#### Task instructions:
Only the lines below from the one containing "落的木立方体和拿着他们绘了人" through the one containing "Handmade wood-carved table and boxes" belong in the answer, set down exactly, with the pictures left out.
[[ Source information, beginning ]]
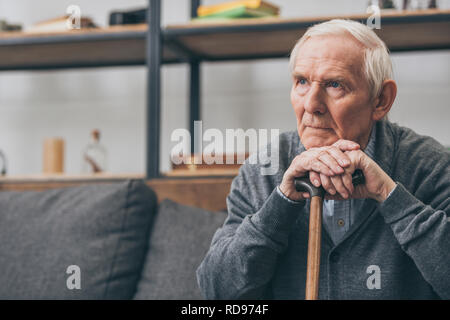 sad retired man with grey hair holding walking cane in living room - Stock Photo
[[ Source information, end ]]
[[ Source information, beginning ]]
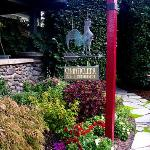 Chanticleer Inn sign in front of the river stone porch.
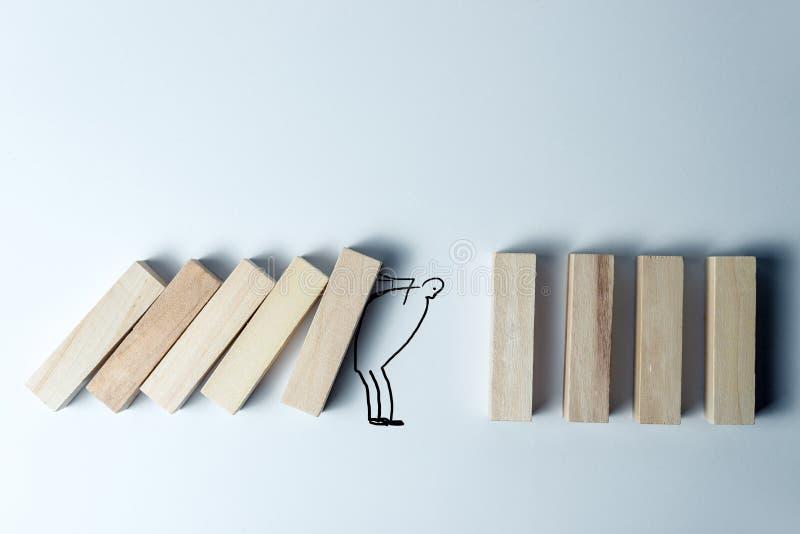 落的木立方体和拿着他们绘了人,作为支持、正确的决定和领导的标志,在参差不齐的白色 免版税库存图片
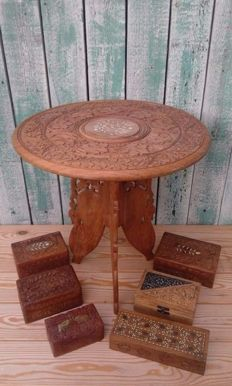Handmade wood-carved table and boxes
[[ Source information, end ]]
#### Exercise answer:
 落的木立方体和拿着他们绘了人,作为支持、正确的决定和领导的标志,在参差不齐的白色 免版税库存图片
Handmade wood-carved table and boxes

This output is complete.